Nothing of the former time is left in Vietnam. There are exceptions to this statement, but mostly, it's all gone. No more bases, no huge fire bases, no more cleared-out, bulldozed perimeters, whole lengths of former airstrips have been reclaimed by elephant grass, and any semblance of what was once the might of the American involvement in the former "Republic of South Vietnam" is gone forever. Most Americans returning to Vietnam have a difficult time understanding the psychological necessity on the part of the new regime to totally eradicate any sign of American presence in the Vietnam landscape, and it happened abruptly after April of 1975. The goal of the festering revolution was to rid Vietnam of foreigners, once and for all, and any sign of foreign involvement. The American War, as it is still referred to in Vietnam, was just another episode in Vietnam's long history of foreign meddling.

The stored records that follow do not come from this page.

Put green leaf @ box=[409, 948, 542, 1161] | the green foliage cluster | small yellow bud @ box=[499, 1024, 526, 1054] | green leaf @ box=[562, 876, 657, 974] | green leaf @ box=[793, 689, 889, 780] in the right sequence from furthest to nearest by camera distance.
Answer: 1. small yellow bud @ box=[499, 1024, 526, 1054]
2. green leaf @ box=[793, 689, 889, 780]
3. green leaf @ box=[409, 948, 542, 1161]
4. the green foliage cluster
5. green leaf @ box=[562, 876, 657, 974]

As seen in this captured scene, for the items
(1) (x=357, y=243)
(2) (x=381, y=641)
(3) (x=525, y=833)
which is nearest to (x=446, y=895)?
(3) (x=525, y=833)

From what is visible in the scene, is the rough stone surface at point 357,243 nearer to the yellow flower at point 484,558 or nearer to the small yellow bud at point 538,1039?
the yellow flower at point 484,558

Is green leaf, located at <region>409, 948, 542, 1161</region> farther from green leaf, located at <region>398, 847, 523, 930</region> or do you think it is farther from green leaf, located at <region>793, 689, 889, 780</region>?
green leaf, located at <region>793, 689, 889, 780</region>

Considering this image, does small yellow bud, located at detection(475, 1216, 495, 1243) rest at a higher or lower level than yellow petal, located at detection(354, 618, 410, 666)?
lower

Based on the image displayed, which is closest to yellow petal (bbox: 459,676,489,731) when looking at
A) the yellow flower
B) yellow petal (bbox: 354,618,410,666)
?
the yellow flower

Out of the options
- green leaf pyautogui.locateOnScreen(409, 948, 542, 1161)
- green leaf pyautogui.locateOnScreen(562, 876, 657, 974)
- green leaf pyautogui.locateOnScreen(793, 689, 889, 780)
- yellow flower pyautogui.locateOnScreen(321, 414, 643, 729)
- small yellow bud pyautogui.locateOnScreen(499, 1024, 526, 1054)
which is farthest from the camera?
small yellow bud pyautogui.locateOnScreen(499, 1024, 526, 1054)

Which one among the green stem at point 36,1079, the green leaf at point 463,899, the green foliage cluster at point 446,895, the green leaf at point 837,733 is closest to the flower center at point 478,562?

I was lucky enough to see Vietnam in 1988 when it was still a fairly frightening place. There were also many reminders of the former time. I remember going to places such as Khe Sanh, Gio Linh, Con Thien, and even Cu Chi, and though the huge American build-up had disappeared, some of these places still looked like battlefields. Eleven years can make a real difference in a tropical landscape. It's all gone now, returned to rubber and coffee plantations and Cu Chi, Nha Trang, Vung Tau and China Beach are tourist traps I'd rather stay away from. For the returning veteran, there can be a lot of disappointment if their mind is not geared for it.
I can sum up the experience in a story: I was with another veteran in Danang just two years ago and we were visiting Hill 55 to the west. There's now a huge communist monument on top of the Hill, whereupon this particular veteran had spent so many months of his youth. All the way from Los Angeles he talked about going back to the Hill, and he would show me the exact spot where he had dug so many fighting holes. I told him they were all gone but he wasn't hearing it. Once on top of Hill 55, he searched for two hours and found nothing. He shouted at me, "What the hell did they do to my Hill?"
I had to think about this before I could give him the straightest answer I could muster:
"It never was your hill," I said, "We were supposed to be guests and visitors here. We didn't own this place then, and we don't own it now. " I had warned him to get ready for it, I had tried to tell him the truth before we ever left the United States. He just wouldn't listen to me. He wanted to see Vietnam the way it was when he had left it so many years ago, and in reality, that's only a dream long gone like all the sandbagged bunkers and barbed wire, the USO shows and the massage parlors along To Do Street. Leave Vietnam in peace.